• **Consignes**:
A. Recopiez le passage du texte sur les publi-expositions qui va de « Les publi-expositions, signe » jusqu'à « et en pouvoir. ».
B. Répondez à ces questions sur le texte consacré aux publi-expositions :
(i) En quelle année le musée des Arts ludiques a-t-il été créé ?
(ii) À quelle poupée le Musée des Arts décoratifs consacre-t-il une publi-exposition ?
(iii) Autour de quelle compétition s'organisait « Foot Foraine » ?
C. Prolongez le texte sur les publi-expositions au-delà de sa dernière phrase.
━━━━━ Texte extrait ━━━━━
Depuis, franchement, c'est n'imp. Comme Playmobil, aux Arts Déco en 2010... La stratégie est simple : ouvrir les musées à un très large public, et produire de la culture avec les industries du divertissement.

"Le musée des Art Ludique - le musée", structure créée en 2013, a une place à part pour institutionnaliser le divertissement de masse. La première expo y fut dédiée à Pixar, le studio d'animation racheté par Disney. D'autres suivirent, consacrées aux studios Ghibli, Bluesky ou Aardman, à l'art dans le jeu vidéo" ou à Marvel. Elles s'adressent aux fans : pour un tarif d'entrée élevé, on ne verra que les méthodes de travail, le parcours des créateurs, des travaux en cours et des objets utilisés pour les films... Aux Arts ludiques, on fabrique du mythe avec des marques.



Dans ce sillage on a pu voir l'expo Star Wars Identities, qui a voyagé en France et à l'étranger. Ou "Avengers S.T.A.T.I.O.N." actuellement. Ou encore "L'art d'Alex Ross", soutenue par Urban Comics en 2014, au Mona Bismarck American Center for art & culture

 
Cet été au Château de Cheverny, on intègre les Lego dans des scènes de la vie des châtelains : prouesses techniques au programme. Et le Musée des Arts décoratifs consacre une publi-exposition à Barbie (la poupée, pas le nazi). De quoi nous éclairer sur le fabuleux destin du couple qui a conçu et commercialisé la poupée, sur les stylistes renommés qui l'ont habillée, sur la profonde influence de cette image féminine canonisée sur des générations des filles et de femmes. De la matière pour les fans. Et à la Halle de La Villette de Paris on glorifie la franchise James Bond. Ses mécènes (TF1, BFM, Le Figaro, RTL, etc.) peuvent espérer un retour sur investissement. Juste avant, le lieu avait accueilli "Foot Foraine", une série de spectacles et d'ateliers autour de la coupe d'Europe de foot.

Les publi-expositions, signe du tournant néolibéral de la culture
 
Que ce soit avec le foot, la pop culture, le luxe ou les jouets, il s'agit toujours de transformer une production industrielle de masse en élément de notre univers culturel, de notre environnement tout entier. Il y a un effet de persuasion : le produit industriel, devenu omniprésent et donc indispensable, devient un marqueur identitaire. Le public est conquis, et on parle bien d'une conquête, d'une opération de guerre : car la publicité est une stratégie de conquête et d'assujettissement du public. Le seul gagnant dans l'histoire est le secteur commercial : les mécènes qui, en s'offrant ces vitrines publicitaires prestigieuses, gagnent en réputation et en pouvoir.
━━━━━ Lignes ━━━━━
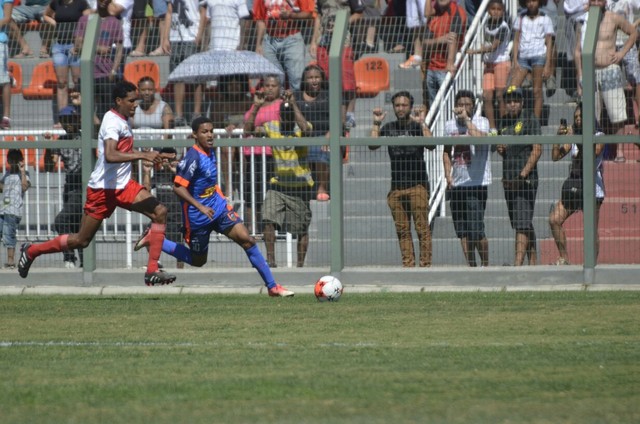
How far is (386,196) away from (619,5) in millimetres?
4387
━━━━━
━━━━━ Lignes ━━━━━
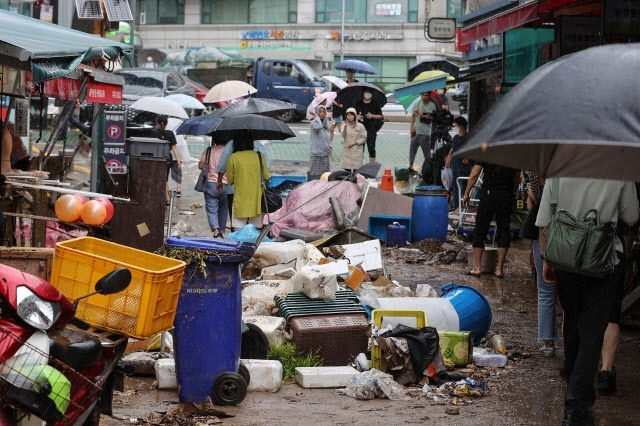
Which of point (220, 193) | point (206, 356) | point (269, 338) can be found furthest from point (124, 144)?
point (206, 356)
━━━━━
• **Réponses**:
A.
Les publi-expositions, signe du tournant néolibéral de la culture
 
Que ce soit avec le foot, la pop culture, le luxe ou les jouets, il s'agit toujours de transformer une production industrielle de masse en élément de notre univers culturel, de notre environnement tout entier. Il y a un effet de persuasion : le produit industriel, devenu omniprésent et donc indispensable, devient un marqueur identitaire. Le public est conquis, et on parle bien d'une conquête, d'une opération de guerre : car la publicité est une stratégie de conquête et d'assujettissement du public. Le seul gagnant dans l'histoire est le secteur commercial : les mécènes qui, en s'offrant ces vitrines publicitaires prestigieuses, gagnent en réputation et en pouvoir.

B.
(i) En 2013.
(ii) À Barbie.
(iii) Autour de la coupe d'Europe de foot.

C.
Inversement, est-ce que les établissements publics y perdent ? Pas financièrement : ils sont bien rétribués par les mécènes et peuvent alimenter largement leurs fonds propres. Mais il faut recontextualiser ça : depuis quelques années les établissements culturels sont transformés en EPA (Établissements à caractère administratifs), moins bien financés par la puissance de l’État et poussés vers la quête d'auto-financement. Depuis le milieu des années 2000 notamment, les musées publics poussés vers un fonctionnement d'entreprise se lancent dans des opérations publicitaires et des partenariats commerciaux. L'expo Wendel, citée plus haut, financée indirectement par le Medef, marquait ainsi le passage du musée d'Orsay en EPA en 2004. 
Pour les mécènes, il s'agit d'opérations de promo extrêmement rentables à long terme, puisqu'on crée du mythe autour de leurs marques.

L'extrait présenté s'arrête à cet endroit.